§ Excerpt provided
#####

# Does anyone use a pneumatic carving tool?



## West River WoodWorks (Jan 4, 2016)

I'm curious to know if anyone uses pneumatic carving tools here. 

If so, how do you like them? Are they worth the investment?

I'm just starting to play around with carving and currently use a few hand chisels and a dremmell with a few Kutzall bits.

Thanks for the advice!

Tom


----------



## Sidecar (Jan 4, 2016)

Got to mess with one at a club meeting @CWS took me to......in a creative hand bet you could do neat stuff.....in my hands I could guickly make hamster bedding

Reactions: Agree 1 | Funny 4


----------



## JR Custom Calls (Jan 4, 2016)

I think @DKMD uses one at work...

Reactions: Funny 4


----------



## scrimman (Jan 4, 2016)

I tried one, but I found that a good 'ole fashioned full size gouge with a carvers mallet worked better....more control on both cutting direction and power. IMHO I'd skip it.

Reactions: Like 2


----------



## Fsyxxx (Jan 4, 2016)

I looked into the pretty heavily, the problem is they spin way too fast. If you look at the specs for most burrs they top out at way less than the air tools turn. About the only thing you can use are diamond tips or very small cutters. The thing to remember is that the bigger the circumference of the tip the faster it spins in relation to the center. Doesn't take long to be so fast as to be unuseable. Bin Pho uses them but it's for piercing very thin forms, not carving. I bought a micro motor tool, it's easier to control than my foredom but still really useable. I bought this one : http://www.treelineusa.com/new-portable-micro-motor.html and I recommend it. Still on special! Mines awesome, love that I can take wherever because of the battery.

Reactions: Thank You! 1 | Informative 1


----------



## Nature Man (Jan 5, 2016)

#####

§ Extracted information
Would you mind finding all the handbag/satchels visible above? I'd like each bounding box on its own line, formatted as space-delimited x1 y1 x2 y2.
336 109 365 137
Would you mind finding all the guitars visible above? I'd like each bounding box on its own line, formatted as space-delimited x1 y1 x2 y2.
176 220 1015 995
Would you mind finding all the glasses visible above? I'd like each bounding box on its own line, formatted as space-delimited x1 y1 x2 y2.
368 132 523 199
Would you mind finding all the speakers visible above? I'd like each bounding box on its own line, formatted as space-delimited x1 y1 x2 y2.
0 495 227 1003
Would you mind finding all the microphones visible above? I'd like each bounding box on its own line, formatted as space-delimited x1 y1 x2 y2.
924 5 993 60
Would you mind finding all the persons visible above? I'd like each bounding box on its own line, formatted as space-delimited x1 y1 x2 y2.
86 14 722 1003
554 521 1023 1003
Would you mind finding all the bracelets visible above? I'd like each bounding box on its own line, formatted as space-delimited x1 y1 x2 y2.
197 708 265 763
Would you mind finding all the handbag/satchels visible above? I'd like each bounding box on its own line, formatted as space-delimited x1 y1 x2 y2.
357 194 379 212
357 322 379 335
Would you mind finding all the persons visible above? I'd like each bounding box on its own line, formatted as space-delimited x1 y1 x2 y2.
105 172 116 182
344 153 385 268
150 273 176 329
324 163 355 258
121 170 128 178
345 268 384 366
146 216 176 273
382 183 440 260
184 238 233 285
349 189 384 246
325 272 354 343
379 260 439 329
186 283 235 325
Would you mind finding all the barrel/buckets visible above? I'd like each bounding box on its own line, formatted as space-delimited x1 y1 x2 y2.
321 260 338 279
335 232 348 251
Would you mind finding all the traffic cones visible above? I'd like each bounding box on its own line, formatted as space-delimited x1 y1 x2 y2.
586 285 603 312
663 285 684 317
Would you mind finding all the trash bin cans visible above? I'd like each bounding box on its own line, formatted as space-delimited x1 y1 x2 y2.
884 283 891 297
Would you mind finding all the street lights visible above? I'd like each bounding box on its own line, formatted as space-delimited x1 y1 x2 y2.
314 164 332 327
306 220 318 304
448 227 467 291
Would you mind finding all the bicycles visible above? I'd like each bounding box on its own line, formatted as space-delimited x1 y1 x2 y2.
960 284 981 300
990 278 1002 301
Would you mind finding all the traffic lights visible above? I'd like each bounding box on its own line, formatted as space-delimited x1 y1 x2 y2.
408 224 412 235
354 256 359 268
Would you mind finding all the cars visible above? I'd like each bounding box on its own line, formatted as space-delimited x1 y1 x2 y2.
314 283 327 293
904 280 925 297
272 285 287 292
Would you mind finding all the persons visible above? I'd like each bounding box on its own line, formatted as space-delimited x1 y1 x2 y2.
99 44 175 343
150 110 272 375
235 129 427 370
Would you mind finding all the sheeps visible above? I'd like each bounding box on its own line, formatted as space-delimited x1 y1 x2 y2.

#####

§ What you need to do
• A. Answer these about the thread on pneumatic carving tools, one answer per line:
(i) What tools does Tom currently use for carving?
(ii) What did scrimman find worked better than the pneumatic tool?
(iii) What kind of tool did Fsyxxx buy?
• B. Quote the thread on pneumatic carving tools from "## JR Custom" to "I'd skip it.".
• C. Continue the thread on pneumatic carving tools from where it stops.
The rows have no connection to the thread on pneumatic carving tools.

§ Expected responses
• A.
(i) A few hand chisels and a dremmell with a few Kutzall bits.
(ii) A full size gouge with a carvers mallet.
(iii) A micro motor tool.

• B.
## JR Custom Calls (Jan 4, 2016)

I think @DKMD uses one at work...

Reactions: Funny 4


----------



## scrimman (Jan 4, 2016)

I tried one, but I found that a good 'ole fashioned full size gouge with a carvers mallet worked better....more control on both cutting direction and power. IMHO I'd skip it.

• C.
Fsyxxx said:


> I looked into the pretty heavily, the problem is they spin way too fast. If you look at the specs for most burrs they top out at way less than the air tools turn. About the only thing you can use are diamond tips or very small cutters. The thing to remember is that the bigger the circumference of the tip the faster it spins in relation to the center. Doesn't take long to be so fast as to be unuseable. Bin Pho uses them but it's for piercing very thin forms, not carving. I bought a micro motor tool, it's easier to control than my foredom but still really useable. I bought this one : http://www.treelineusa.com/new-portable-micro-motor.html and I recommend it. Still on special! Mines awesome, love that I can take wherever because of the battery.


Appreciate the link to this company. Some equipment/supplies I've not seen elsewhere. Chuck


----------



## HomeBody (Jan 5, 2016)

I use a Dremel...rotary. With 1/16" carbide burs from Turbocarver.com I can carve small stuff with lots of detail. 

I also have an older pneumatic machine I'd like to sell. About $1200 new. Can you use it? Make me an offer. It's a GRS Gravermeister. Compressor, handpiece, foot feed. Came with wood carving tools. Here's a pic of one off the net. Mine is all packed away.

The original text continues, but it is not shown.